What To Do Next If You’re Still Running a Windows Server 2003

An important IT issue for many organisations recently highlighted in Computer weekly is the large number of businesses who are still running an unsupported server.

Microsoft ended its support for its Windows 2003 server in July this year. What this essentially means is that patches will not be produced and distributed for any newly discovered vulnerability. This could make it much easier for hackers and cyber criminals to infiltrate networks running the Windows 2003 Server thus posing a potentially serious security risk.

You’re Not Alone

If you think you’re in the minority of organisations running this server however you can take some comfort from a recent Spiceworks survey which found that 6 out of 10 companies, large and small are also still running at least 1 Windows 2003 server. 

For many companies it’s simply a case of not having the time or the budget available yet to upgrade them, not knowing they’re running an unsupported system, or upgrading being one job that’s not as pressing as the many above it on the daily list of things to do in the business.

Planning Important

There have been many warnings over several years of the date that this OS was going to be unsupported from July this year but this makes little difference now if you are still using it. It is not as simple however as simply loading everything on to another system. If for example you are using the 2003 Server for critical applications you will need to plan and take time to make sure that you are able to migrate everything across to the right system for your organisation without causing major disruption to the business and its infrastructure.

What To Do

What you actually decide to do really depends upon the workloads that you are running, how exposed you believe you are to the risk, budgetary considerations, how much time you will need to tackle it and your own specific, individual complications and migration challenges. In short it depends on the specific circumstances of your company how you proceed.
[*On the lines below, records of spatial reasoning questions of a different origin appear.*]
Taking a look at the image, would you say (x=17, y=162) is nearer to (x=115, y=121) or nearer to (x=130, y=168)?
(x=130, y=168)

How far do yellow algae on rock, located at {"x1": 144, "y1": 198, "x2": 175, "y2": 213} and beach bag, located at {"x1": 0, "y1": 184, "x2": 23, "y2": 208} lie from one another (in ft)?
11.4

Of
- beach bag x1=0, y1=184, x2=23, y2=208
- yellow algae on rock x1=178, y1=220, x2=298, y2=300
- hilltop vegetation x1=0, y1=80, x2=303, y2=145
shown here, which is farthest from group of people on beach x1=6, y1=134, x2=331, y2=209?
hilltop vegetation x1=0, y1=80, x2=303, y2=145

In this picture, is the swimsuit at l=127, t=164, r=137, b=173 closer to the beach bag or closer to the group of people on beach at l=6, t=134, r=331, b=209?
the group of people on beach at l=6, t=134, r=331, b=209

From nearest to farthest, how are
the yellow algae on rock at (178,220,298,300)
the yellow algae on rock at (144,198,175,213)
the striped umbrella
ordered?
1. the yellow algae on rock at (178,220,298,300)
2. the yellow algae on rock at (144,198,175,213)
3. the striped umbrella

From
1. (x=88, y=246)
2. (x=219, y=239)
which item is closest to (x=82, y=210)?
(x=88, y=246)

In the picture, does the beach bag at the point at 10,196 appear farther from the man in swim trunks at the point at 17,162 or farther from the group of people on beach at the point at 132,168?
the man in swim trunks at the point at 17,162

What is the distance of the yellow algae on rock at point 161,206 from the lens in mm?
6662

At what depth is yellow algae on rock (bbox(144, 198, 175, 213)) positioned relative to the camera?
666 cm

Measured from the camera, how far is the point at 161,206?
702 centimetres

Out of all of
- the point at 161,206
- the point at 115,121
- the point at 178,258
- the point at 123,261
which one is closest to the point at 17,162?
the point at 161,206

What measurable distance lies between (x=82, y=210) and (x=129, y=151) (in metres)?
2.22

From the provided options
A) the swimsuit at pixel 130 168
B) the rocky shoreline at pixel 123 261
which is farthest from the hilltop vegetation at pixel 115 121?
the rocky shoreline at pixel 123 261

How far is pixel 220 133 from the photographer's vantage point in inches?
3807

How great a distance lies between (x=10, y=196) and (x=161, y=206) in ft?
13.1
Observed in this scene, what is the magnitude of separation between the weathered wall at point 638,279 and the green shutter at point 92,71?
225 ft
As a back of envelope guide though you may want to consider some or all of the following points:

Migration can take time so start doing the background work now. The longer you leave the problem the greater the cost will be for maintaining your existing system and upgrading, and the greater the security threat will become. 
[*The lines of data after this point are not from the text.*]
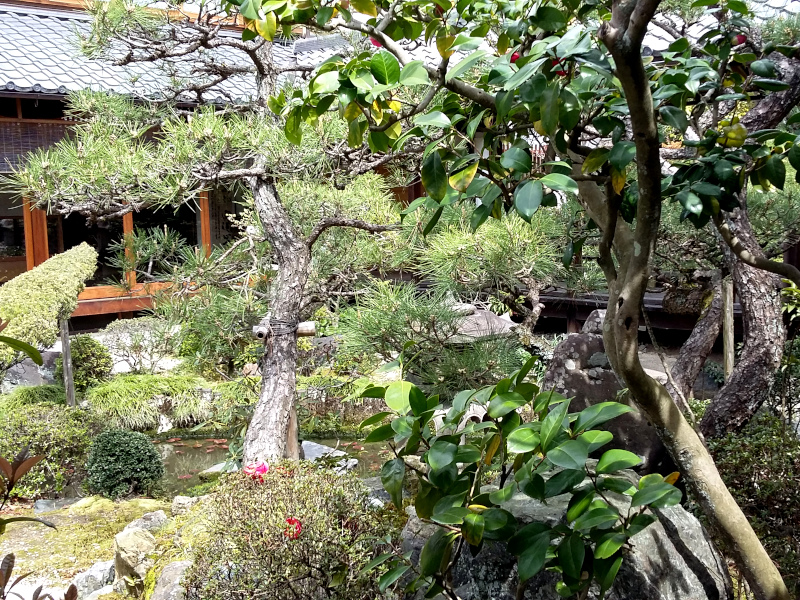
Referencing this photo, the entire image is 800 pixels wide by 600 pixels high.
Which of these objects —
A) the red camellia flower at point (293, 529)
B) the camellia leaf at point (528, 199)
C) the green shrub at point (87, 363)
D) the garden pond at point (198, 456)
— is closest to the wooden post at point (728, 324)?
the garden pond at point (198, 456)

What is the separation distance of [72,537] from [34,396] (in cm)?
291

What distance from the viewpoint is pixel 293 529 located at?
7.83 ft

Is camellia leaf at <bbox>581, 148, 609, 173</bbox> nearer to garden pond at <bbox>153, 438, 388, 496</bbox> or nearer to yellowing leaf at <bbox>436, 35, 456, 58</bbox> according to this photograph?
yellowing leaf at <bbox>436, 35, 456, 58</bbox>

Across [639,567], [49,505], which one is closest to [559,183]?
[639,567]

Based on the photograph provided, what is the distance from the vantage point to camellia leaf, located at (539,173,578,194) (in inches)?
48.2

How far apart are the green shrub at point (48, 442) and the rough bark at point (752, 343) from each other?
4.89 m

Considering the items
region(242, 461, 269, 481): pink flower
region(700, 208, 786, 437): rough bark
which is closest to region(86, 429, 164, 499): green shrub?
region(242, 461, 269, 481): pink flower

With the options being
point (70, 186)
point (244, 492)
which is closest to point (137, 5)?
point (70, 186)

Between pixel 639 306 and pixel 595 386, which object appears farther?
pixel 595 386

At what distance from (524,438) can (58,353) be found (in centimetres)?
788

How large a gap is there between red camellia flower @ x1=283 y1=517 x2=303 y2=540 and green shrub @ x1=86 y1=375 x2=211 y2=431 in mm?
5087

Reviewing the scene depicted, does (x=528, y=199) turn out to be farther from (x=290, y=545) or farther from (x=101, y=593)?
(x=101, y=593)

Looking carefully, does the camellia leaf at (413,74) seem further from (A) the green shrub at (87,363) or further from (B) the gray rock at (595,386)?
(A) the green shrub at (87,363)

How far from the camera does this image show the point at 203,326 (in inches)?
175
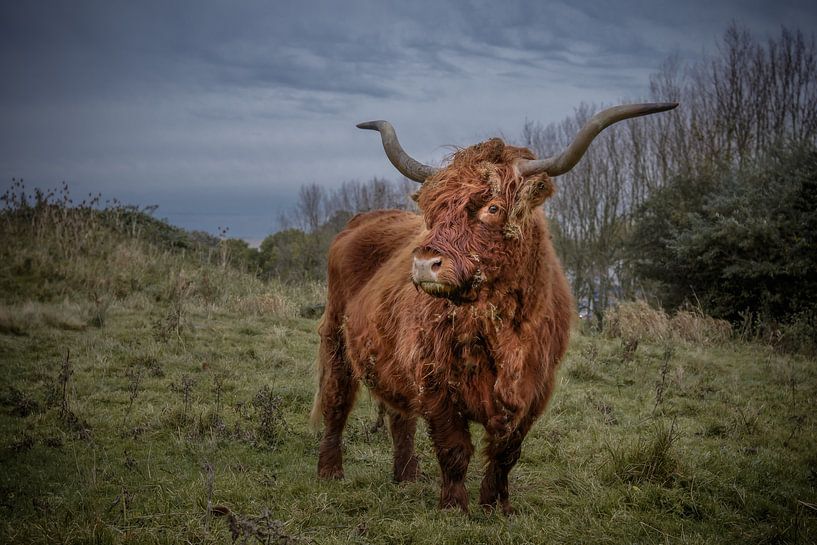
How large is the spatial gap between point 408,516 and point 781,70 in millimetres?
23471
If you are not sure what Server 2003 machines you have running or how many, you can use inventory discovery tools to confirm exactly what the current situation is. 
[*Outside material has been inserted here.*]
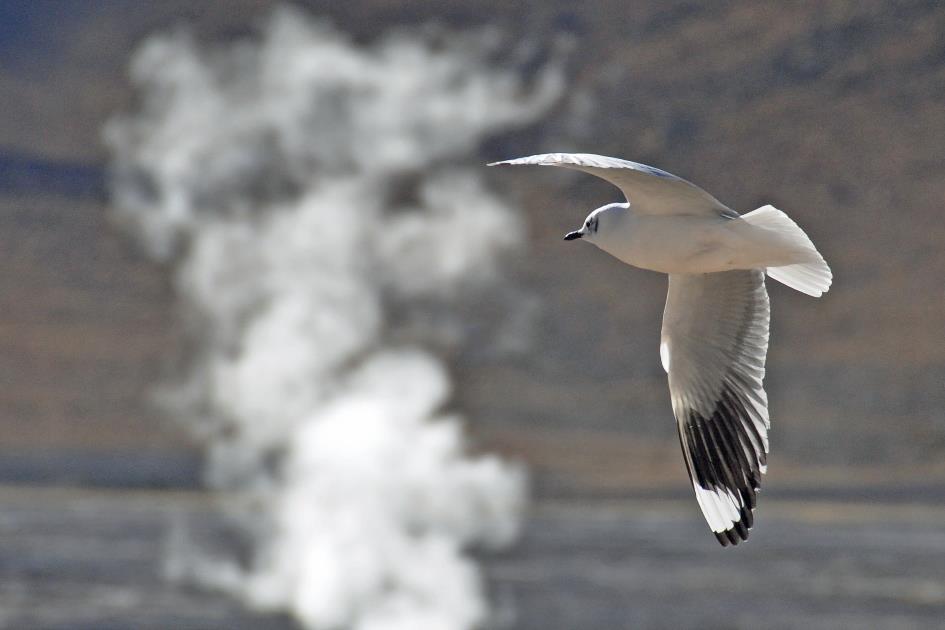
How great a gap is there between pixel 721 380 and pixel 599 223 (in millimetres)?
2533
You can choose to pay for extended support from Microsoft to buy more time but this can be an expensive option. 

Some IT security companies offer services and software to isolate the Server 2003 systems for the open Internet and keep them running. 

Work closely with your IT Support Company to help you to decide what OS / Server to upgrade to e.g. Windows Server 2008, Server 2012 or the cloud. 

If you are already using Server 2008 as part of your infrastructure it may be best to migrate to this in the interest of having a unified platform. 

If you are starting from scratch moving to either Server 2008 or Server 2012 can be just as complicated so it may make more sense to move to the newer 2012 platform, plus this may have a longer shelf life (Support for Windows Server 2008 will end in 2020). 

Consider the benefits of moving to the cloud e.g. Microsoft Azure or Amazon Web Services for certain applications.